Artigo
A Polêmica
do Absurdo
A Paixão
de Cristo levanta falsas polêmicas entre judeus e cristãos
Considerado
o filme religioso mais bem sucedido da história, A Paixão
de Cristo é péssimo do ponto de vista estético.
Além do mais, a polêmica criada por judeus e cristãos
é totalmente descabida. O
grupo judaico Liga Antidifamação considerou o filme anti-semita.
O porta-voz da Liga, o rabino Bretton-Granatoor, afirmou que "os
judeus são retratados como pessoas sedentas por sangue e gananciosas".

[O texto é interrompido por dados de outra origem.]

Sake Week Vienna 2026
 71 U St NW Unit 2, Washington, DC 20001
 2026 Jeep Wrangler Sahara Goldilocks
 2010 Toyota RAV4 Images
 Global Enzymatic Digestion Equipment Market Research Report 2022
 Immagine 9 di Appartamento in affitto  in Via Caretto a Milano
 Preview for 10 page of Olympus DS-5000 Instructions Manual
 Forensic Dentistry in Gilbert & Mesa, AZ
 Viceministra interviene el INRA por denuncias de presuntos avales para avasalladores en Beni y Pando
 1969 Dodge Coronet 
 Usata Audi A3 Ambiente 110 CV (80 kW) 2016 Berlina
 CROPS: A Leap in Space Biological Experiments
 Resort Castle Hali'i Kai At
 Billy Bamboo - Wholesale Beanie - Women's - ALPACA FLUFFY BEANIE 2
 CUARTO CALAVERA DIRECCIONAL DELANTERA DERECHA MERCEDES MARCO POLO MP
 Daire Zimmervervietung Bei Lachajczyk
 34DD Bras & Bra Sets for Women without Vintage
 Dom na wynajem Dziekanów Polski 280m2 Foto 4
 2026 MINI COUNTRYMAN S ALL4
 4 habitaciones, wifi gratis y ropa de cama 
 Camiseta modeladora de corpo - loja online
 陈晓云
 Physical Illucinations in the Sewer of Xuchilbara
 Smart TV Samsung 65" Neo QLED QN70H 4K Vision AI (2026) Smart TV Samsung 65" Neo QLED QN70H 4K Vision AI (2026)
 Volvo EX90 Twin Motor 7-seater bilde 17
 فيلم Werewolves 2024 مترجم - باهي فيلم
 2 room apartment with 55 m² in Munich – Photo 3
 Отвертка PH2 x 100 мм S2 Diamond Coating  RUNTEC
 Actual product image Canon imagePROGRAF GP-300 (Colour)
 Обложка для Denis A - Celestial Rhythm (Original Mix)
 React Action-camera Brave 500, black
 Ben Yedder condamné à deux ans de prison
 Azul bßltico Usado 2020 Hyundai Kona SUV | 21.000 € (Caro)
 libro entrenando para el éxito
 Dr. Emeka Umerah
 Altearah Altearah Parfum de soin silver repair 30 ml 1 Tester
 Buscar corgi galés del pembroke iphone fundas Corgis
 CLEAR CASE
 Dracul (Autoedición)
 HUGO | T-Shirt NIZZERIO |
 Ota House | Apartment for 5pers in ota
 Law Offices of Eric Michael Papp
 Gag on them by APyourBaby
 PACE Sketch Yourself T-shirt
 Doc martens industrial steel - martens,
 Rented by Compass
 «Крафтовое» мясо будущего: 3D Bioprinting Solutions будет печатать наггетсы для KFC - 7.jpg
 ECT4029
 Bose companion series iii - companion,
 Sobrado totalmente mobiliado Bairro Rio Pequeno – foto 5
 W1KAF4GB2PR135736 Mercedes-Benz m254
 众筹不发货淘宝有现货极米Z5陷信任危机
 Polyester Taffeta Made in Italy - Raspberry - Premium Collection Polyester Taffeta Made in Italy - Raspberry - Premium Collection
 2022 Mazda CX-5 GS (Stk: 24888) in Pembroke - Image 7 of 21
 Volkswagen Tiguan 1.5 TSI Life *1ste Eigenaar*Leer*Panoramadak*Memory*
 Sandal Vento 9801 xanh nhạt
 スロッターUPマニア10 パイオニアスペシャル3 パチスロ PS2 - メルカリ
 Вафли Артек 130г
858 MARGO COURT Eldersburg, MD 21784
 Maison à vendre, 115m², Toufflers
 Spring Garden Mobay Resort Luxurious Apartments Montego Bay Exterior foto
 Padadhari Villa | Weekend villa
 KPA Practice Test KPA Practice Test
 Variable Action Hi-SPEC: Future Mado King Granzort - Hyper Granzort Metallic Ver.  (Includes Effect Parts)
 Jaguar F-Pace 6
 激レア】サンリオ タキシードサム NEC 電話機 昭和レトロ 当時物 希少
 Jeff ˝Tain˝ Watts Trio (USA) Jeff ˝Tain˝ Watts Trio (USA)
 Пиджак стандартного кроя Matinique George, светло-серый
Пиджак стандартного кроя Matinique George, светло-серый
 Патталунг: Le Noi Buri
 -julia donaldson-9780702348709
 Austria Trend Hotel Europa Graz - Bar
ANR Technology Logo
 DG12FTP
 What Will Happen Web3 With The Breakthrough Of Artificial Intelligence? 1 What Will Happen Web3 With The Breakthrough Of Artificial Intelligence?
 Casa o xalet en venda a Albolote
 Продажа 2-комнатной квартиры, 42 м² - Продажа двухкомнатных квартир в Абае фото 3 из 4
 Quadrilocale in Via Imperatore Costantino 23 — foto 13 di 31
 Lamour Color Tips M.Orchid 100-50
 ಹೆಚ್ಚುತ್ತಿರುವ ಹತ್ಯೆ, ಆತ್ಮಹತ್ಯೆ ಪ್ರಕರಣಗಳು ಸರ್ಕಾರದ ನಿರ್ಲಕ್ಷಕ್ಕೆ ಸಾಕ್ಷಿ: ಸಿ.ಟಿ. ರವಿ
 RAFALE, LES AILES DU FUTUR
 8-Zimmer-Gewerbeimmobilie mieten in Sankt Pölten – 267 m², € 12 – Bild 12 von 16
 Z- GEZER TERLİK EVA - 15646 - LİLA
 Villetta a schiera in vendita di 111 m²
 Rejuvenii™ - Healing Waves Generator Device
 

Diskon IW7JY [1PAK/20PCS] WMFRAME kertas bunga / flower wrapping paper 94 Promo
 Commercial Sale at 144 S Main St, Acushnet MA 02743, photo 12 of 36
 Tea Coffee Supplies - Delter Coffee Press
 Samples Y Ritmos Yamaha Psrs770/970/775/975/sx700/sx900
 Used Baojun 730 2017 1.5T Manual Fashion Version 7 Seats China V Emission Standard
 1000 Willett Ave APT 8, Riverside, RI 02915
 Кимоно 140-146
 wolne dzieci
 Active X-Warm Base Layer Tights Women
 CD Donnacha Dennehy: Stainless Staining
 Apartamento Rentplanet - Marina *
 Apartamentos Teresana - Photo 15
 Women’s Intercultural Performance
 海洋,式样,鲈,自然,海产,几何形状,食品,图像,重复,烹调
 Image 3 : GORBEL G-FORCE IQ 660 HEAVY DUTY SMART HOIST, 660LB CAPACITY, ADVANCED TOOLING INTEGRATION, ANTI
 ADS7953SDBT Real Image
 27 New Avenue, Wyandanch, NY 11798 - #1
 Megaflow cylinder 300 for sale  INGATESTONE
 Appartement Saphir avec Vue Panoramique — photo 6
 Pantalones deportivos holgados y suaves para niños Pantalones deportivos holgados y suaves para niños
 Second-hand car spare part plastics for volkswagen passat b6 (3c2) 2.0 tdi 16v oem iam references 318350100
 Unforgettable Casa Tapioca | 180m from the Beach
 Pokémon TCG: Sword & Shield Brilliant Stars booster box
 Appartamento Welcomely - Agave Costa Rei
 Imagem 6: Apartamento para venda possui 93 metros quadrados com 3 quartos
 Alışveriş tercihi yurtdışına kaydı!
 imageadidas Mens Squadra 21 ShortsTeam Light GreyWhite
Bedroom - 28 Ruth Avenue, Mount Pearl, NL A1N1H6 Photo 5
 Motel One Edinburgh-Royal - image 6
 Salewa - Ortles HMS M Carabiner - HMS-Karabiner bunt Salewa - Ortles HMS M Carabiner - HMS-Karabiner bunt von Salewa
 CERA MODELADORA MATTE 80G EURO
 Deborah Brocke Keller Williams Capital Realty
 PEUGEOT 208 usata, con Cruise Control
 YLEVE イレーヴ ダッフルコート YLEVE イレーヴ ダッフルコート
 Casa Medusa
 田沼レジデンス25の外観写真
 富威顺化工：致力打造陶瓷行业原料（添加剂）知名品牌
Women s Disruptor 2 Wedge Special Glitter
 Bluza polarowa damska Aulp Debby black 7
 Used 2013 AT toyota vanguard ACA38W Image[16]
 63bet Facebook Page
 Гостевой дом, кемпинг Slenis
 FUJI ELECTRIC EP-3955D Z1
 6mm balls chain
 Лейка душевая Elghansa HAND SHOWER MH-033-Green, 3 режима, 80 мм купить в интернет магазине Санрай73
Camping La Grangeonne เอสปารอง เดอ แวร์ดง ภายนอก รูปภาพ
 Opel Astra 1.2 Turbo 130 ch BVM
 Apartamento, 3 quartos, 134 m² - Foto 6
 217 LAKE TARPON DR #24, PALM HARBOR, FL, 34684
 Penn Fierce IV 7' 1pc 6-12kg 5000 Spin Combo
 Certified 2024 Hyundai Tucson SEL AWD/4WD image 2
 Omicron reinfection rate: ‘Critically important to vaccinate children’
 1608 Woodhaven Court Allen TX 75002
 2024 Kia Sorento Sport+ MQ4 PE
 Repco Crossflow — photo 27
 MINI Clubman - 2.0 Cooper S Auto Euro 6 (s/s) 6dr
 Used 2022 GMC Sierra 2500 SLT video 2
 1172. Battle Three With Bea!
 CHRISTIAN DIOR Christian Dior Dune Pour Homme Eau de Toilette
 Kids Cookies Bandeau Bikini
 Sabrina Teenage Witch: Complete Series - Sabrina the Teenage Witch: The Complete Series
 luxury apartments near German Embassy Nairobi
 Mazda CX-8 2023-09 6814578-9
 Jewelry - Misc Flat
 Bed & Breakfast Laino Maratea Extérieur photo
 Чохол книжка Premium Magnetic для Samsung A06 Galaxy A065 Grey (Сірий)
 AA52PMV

Mel Gibson se defendeu dessa e de outras críticas dizendo que
a película não foi feita para atacar os judeus, mas para
retratar de maneira realista as últimas horas de Cristo. Em recente
entrevista para lideranças religiosas disse que sua obra "culpa
coletivamente a humanidade pela morte de Jesus. Sou o primeiro da fila
da culpabilidade. Eu fiz aquilo. Cristo morreu por todos os homens de
todas as épocas". As principais lideranças protestantes
dos Estados Unidos deram apoio ao diretor e o teólogo Robert
Hodgson, reitor interino da Associação Bíblica
Americana, delirou: "o filme é um retrato poderoso, convincente
e fielmente histórico sobre as últimas doze horas da vida
de Jesus".
Esses
depoimentos assumem duas premissas: os Evangelhos são documentos
de valor histórico; Jesus Cristo existiu tal como está
escrito nos Evangelhos. Quase nada poderia ser mais absurdo. O Jesus
da Bíblia é um ser mitológico - não há
como provar sua existência histórica e não existe
um só documento escrito por seguidores, como o Novo Testamento,
ou por historiadores da época que possa resistir a uma investigação
detalhada.
É muito provável que o mito
de Cristo tenha derivado a partir da história do fundador do
culto Essênio, esse sim, um Jesus histórico, que foi crucificado
em 88 a.C.. Conforme
atesta o pesquisador Emmett Fields, manuscritos essênios encontrados
no Egito em 1947, datados de cerca de cem anos antes do suposto nascimento
de Cristo, contêm quase todo o mito do Novo Testamento e destroem
a credibilidade das fundações históricas do Cristianismo,
provando que os livros cristãos são deformações
de uma fonte anterior. Segundo ele, "do culto dos Essênios
da velha religião judia, evoluiu um Deus novo, um mito novo,
uma religião nova e um Testamento Novo".
Ou seja, o Cristianismo é uma heresia
judaica e, além disso, como todas as religiões, não
expressa uma verdade universal, mas crenças particulares, partilhadas
pelos membros de uma comunidade. Mas, como é freqüente,
a arrogância faz os devotos esquecerem o relativismo de suas crenças
e assim, expõem sua ignorância a respeito da História,
como é caso do teólogo Robert Hodgson.
A
Liga Antidifamação, ao condenar A Paixão de
Cristo como anti-semita, praticamente admitiu como realidade o mito
da crucificação do homem-deus. Seria mais sensato o rabino
Bretton-Granatoor desacreditar seus detratores, admitindo que a mitologia
cristã é uma crença e não uma verdade histórica.
Ou seja, os judeus antigos serem os assassinos do deus dos cristãos
é um mito, não um fato histórico. Agir assim seria
inteligente e respeitável. Mas é claro que essa abordagem
não interessa às religiões. Grupos de judeus e
cristãos americanos preferiram lançar uma série
de palestras para explicar como os "Dramas da Paixão",
encenados na Europa medieval, foram usados para estimular a violência
contra as comunidades judias naquela época.
Seria igualmente inteligente e respeitável,
Mel Gibson ficar calado e guardar para si a culpa pela morte de um personagem
que não existiu tal como descrito no Novo Testamento. Mas ele
preferiu delirar abertamente e expor o seu fanatismo universalista,
afirmando que toda a humanidade é culpada pela crucificação
e que Jesus morreu (sic) "para salvar todos os homens de todas
as épocas". No início do século XXI, a Idade
das Trevas continua. Firme, forte e mandando no dinheiro.